» **Work to complete**:
Continue the column about the Cincinnati mayor's tweet on Joe Morgan's death from the point where it stops.

» **Document segment**:
_ _ _ _ _ _ _
Halt right there, Mr. Mayor

Hall of Famer Joe Morgan with Cincinnati mayor John Cranley.

Spare us, please, the political (lack of) class and its hyperbolic weigh-ins when sporting events transcend the particular sport itself, for better or worse. Or, when a sport legend passes on to the Elysian Fields. Mourning the death of a Reds legend, Cincinnati’s mayor proclaims concurrently a standing for the Reds’ arguable greatest team that the evidence rejects.

Hall of Fame second baseman Joe Morgan’s death Sunday provoked an outpouring of loss and grief to be expected of a player whose performance equaled his gifts and who was at least as good a man as he was a baseball player. It also provoked Cincinnati mayor John Cranley to amplifying knowledge and wisdom by standing athwart both.

“We all know the Big Red Machine was the greatest baseball team of all time,” Cranley tweeted upon the news of Morgan’s death, accompanied by a photograph of himself and Morgan at an outdoor event. “Joe Morgan was the MVP of both back-to-back ‘75 and ‘76 Reds World Series wins, making him the greatest second baseman of all time. This is a devastating loss to the MLB and Cincinnati. RIP to a legend.”

What do you mean we, white man?

Let’s get the second hyperbolic out of the way first. Back-to-back Most Valuable Player awards are staggering achievements in their own right. If those alone illustrate a player’s cumulative greatness, Roger Maris (1960-61)—whose greatness was short-enough lived, thanks to six parts injuries and half a dozen parts the searing the 1961 Babe Ruth home run chase left upon him—would have reached Cooperstown in a walk. So would Dale Murphy (MVP, 1982-83), if injuries hadn’t hastened and turned his decline phase into a cliff dive.

Back-to-back MVPs alone didn’t leave Morgan as the arguable greatest second baseman in Show history. His all-around play at the plate, on the bases, and at second base, to say nothing of the most wins above replacement-level player for any second baseman playing a truly integrated game, accomplished that. You could remove Morgan’s MVPs and he would still shake out as being that great.
_ _ _ _ _ _ _
» **Records provided**:
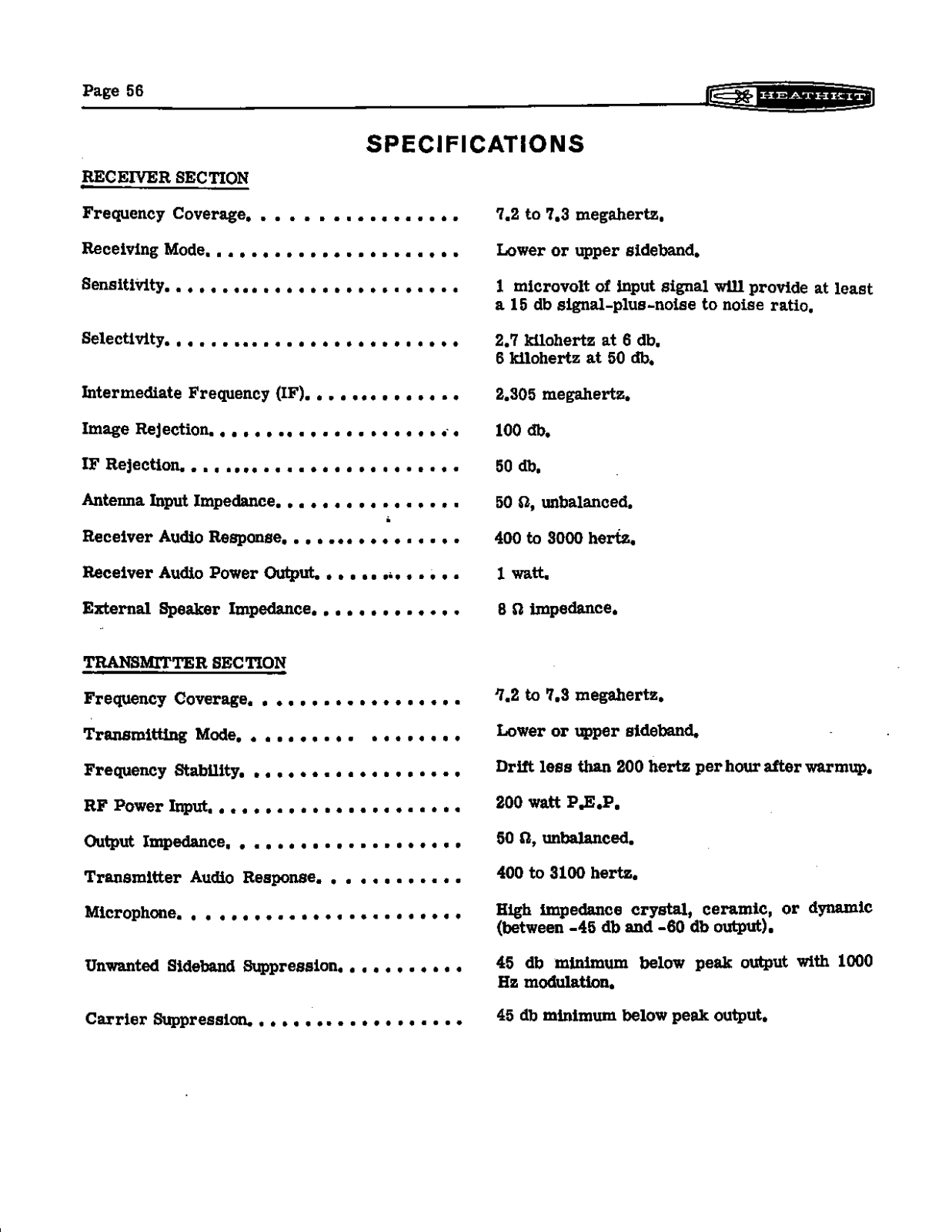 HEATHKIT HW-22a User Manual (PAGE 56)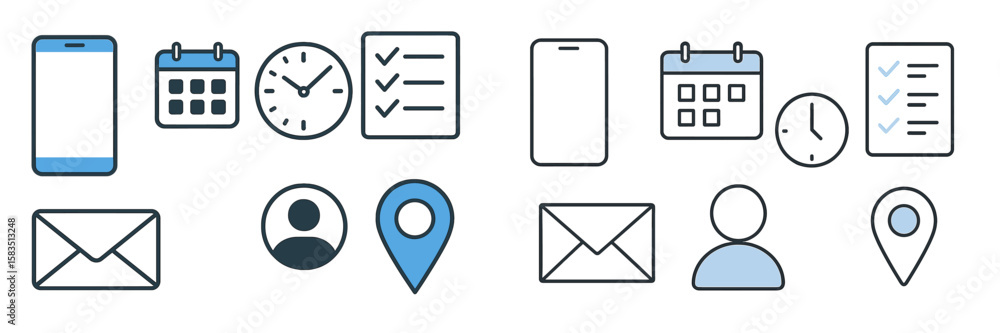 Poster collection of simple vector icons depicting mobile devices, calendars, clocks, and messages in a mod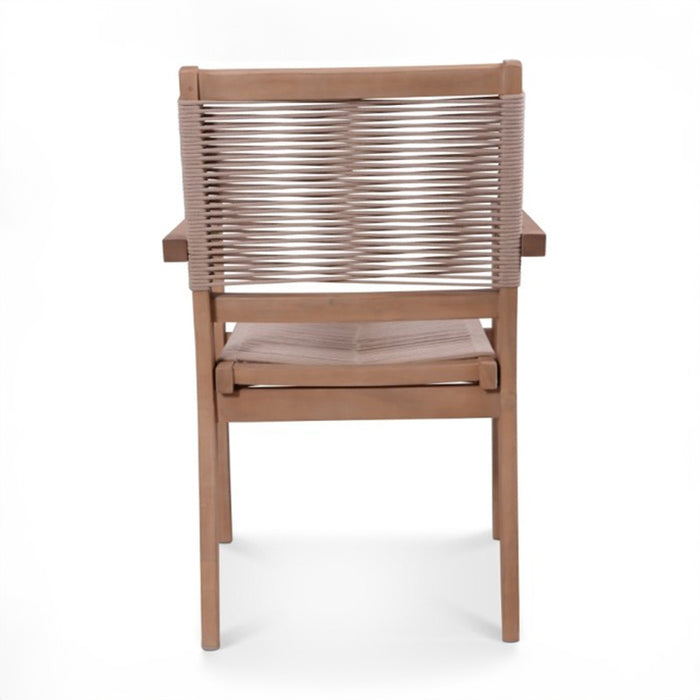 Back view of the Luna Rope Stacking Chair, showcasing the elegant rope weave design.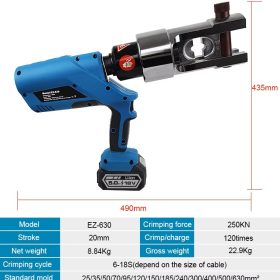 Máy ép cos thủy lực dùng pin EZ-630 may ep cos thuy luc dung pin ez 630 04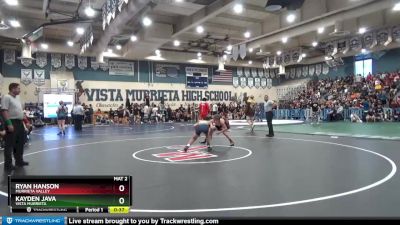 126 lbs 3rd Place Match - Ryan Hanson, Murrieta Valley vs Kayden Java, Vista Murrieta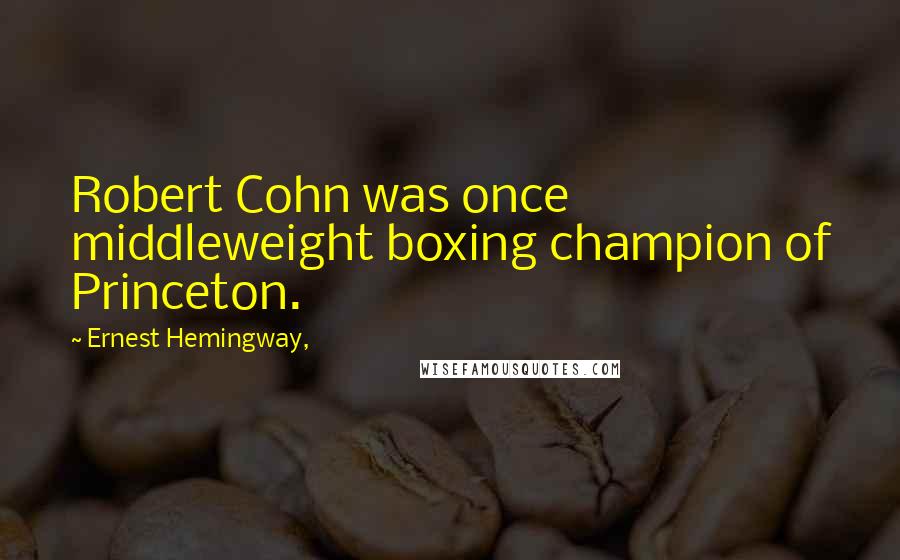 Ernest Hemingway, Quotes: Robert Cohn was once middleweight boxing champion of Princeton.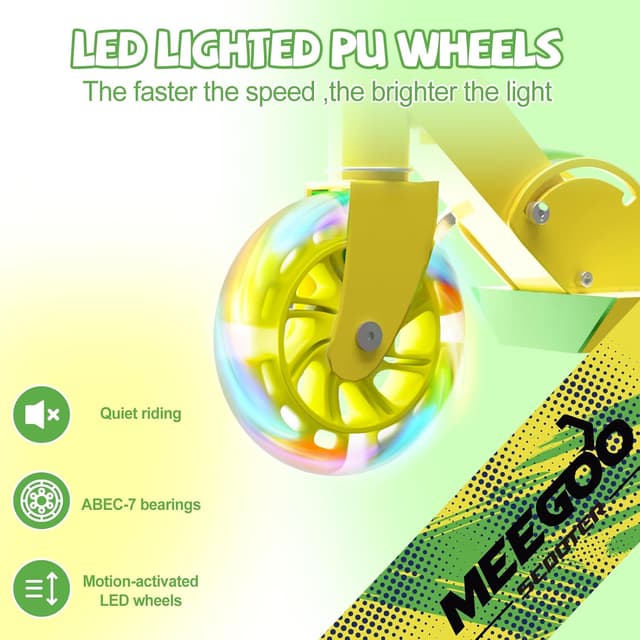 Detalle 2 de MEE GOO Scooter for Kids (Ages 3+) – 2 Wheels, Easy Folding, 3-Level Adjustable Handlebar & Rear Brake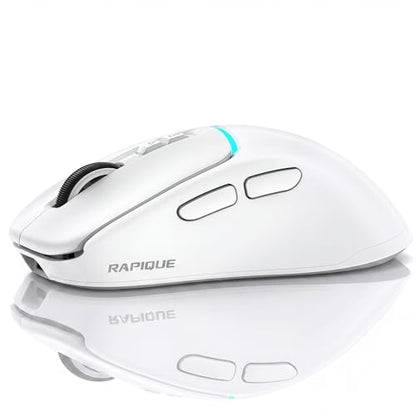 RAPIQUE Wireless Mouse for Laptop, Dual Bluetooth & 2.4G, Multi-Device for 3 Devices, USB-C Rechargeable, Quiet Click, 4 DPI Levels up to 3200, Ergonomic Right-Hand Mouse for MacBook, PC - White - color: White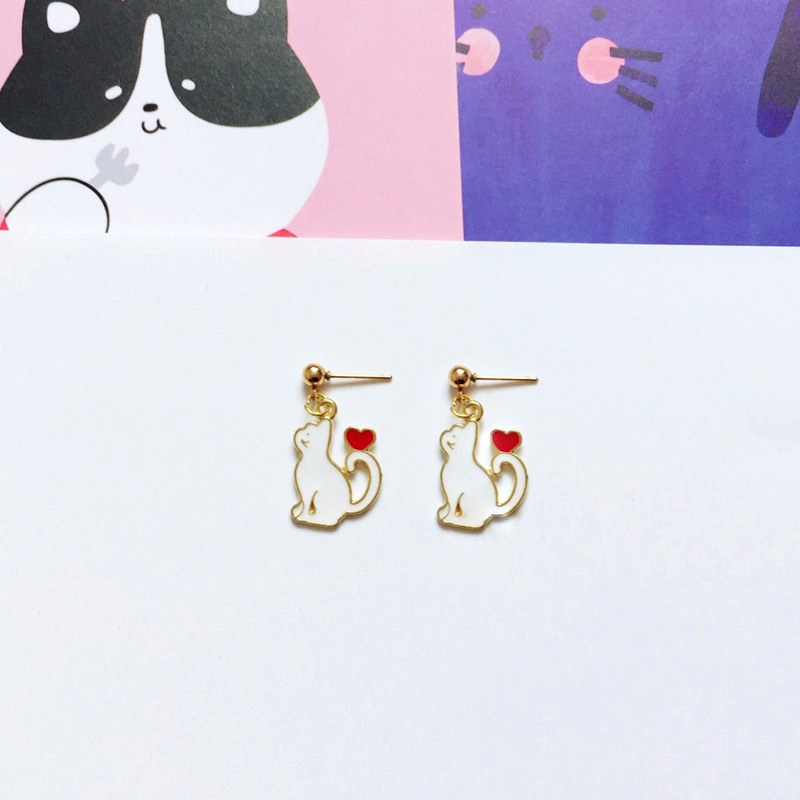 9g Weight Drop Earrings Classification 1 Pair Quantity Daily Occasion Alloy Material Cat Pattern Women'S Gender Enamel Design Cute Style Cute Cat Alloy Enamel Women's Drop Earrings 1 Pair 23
_ _ _ _ _ _ _
» **Exercise answer**:
Now to the first. The Big Red Machine was the greatest team in the National League in its time. No questions asked. If you measure by consecutive World Series wins, the 1970s Reds were the only NL team to do it. Two American League teams did it, too: the Bronx Zoo Yankees (1977-78) and the Oakland Athletics earlier in the decade.

Oops. The Swingin’ A’s won three straight Series (1972-74) in the middle of winning five straight American League Wests. Including their beating the Machine in seven in 1972.

If you’re going by Hall of Famers on those teams, be careful. The Machine had three Hall of Famers (Morgan, Johnny Bench, Tony Perez) and might have had a fourth (Pete Rose) if he hadn’t had a problem with, you know, all that other stuff. Oh, all right, let’s give the Machine the four Hall of Famers just for argument’s sake.

For much of the 1960s the San Francisco Giants had five Hall of Famers in their ranks: Orlando Cepeda, Willie McCovey, Juan Marichal, Gaylord Perry, and Willie Mays. One of them (if you have to ask) is considered the arguably greatest all-around player who ever walked the face of the earth when fellow Hall of Famer Mickey Mantle isn’t. Here’s how many World Series those great Giants teams won: none.

They only reached one World Series and lost in six games to the last of the vintage Yankee teams. Those Giants had a little problem on their hands known as the Los Angeles Koufaxes to thwart them at their peaks. They weren’t the only Hall of Fame-packing team of that time to fall short, either.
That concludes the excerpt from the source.